Hiring a teacher is a big responsibility. But hiring someone you’ve never met in ‘real life’ and persuading them to fly halfway around the world to work for you is a huge responsibility. So how do you hire the right person? Through trial and error (mostly error), I taught myself the 12 steps to building a great team. So if you are looking to hire world-class teachers, don’t learn the hard way – just follow these 12 steps.
1. List your criteria
What qualities and qualifications would your ideal teacher have? Make a list of the hard skills (qualifications, level of English) but also the soft skills that you’re looking for. For me, teachers had to be adaptable (living in Bolivia isn’t for everyone!) and outgoing, if they were going to get on with our raucous students. Think about what kind of teacher will be able to flourish in your school environment. For example, in our case we were not able to provide a large salary – but we were able to provide lots of training and support.
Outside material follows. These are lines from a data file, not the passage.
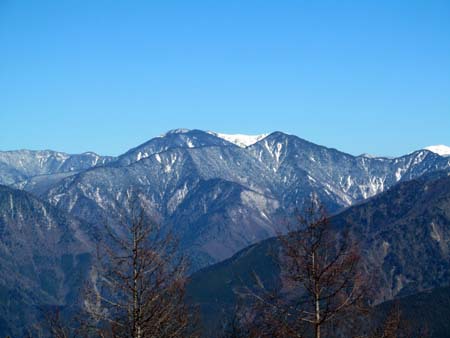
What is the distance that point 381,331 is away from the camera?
33.8 meters

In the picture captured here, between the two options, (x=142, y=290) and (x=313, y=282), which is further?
(x=142, y=290)

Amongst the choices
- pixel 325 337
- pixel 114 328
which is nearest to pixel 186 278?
pixel 114 328

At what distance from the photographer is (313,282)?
113ft

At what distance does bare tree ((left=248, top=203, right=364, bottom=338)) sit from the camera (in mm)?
33375

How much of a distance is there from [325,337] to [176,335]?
9.12m

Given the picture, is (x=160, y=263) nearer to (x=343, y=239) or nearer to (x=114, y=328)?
(x=114, y=328)

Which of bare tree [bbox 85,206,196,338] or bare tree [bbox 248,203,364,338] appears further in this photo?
bare tree [bbox 85,206,196,338]

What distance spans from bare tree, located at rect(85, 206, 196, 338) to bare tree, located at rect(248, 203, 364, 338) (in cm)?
391

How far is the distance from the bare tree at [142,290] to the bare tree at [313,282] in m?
3.91

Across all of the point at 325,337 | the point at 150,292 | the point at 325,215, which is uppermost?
the point at 325,215

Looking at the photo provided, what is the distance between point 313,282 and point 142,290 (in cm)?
776

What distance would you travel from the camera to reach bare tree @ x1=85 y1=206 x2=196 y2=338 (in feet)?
114

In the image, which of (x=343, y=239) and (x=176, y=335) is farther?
(x=176, y=335)

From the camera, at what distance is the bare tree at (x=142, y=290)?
34.7m
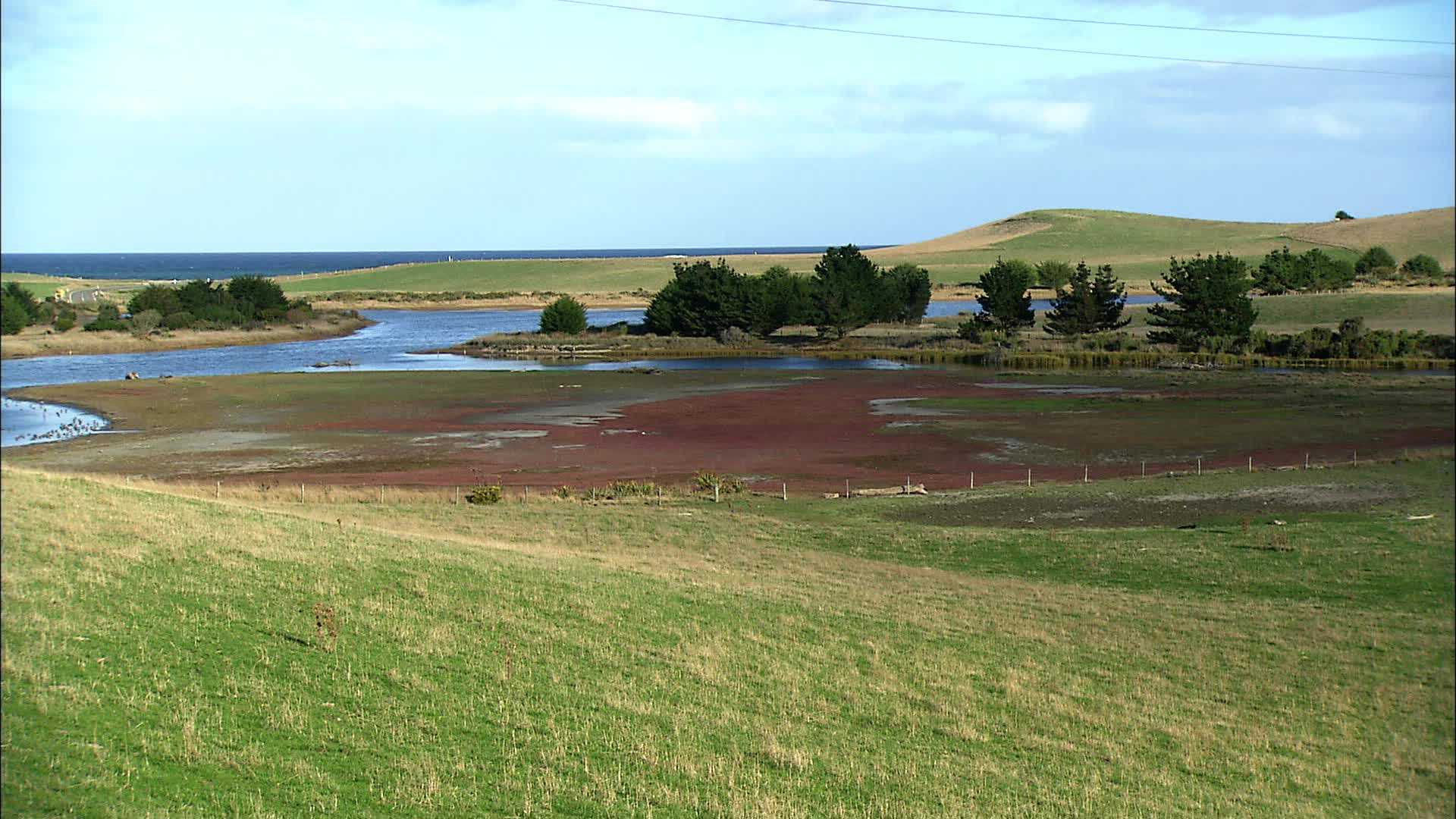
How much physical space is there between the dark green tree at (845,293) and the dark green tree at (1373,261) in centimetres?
4399

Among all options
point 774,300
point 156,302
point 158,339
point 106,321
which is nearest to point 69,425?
point 106,321

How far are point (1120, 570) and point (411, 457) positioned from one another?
29640mm

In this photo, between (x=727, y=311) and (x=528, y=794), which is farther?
(x=727, y=311)

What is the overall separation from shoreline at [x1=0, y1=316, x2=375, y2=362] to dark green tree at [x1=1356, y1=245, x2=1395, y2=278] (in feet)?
314

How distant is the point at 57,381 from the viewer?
51.1m

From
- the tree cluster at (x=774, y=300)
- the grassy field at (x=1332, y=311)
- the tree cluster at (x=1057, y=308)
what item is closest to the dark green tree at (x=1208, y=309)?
the grassy field at (x=1332, y=311)

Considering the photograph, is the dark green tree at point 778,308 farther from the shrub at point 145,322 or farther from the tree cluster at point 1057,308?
the shrub at point 145,322

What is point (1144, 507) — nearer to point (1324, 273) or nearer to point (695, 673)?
point (695, 673)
So we went on a search for a ‘diamond in the rough’. The ideal candidate did not have to be young, but they had to show flexibility, critical-thinking skills, and a passion for learning.
Your final list of essential traits for hiring a teacher for young learners might end up being something like this:
- CELTA (or equivalent) qualified
- Willing and able to live abroad
- Patient and understanding
- Able to fit in with the team
- Keen to learn
2. Make a scoring matrix
So once you have your list, turn it into a scoring matrix. This means that you will be able to grade each candidate on a scale out of 100. This makes it easier to compare candidates against each other.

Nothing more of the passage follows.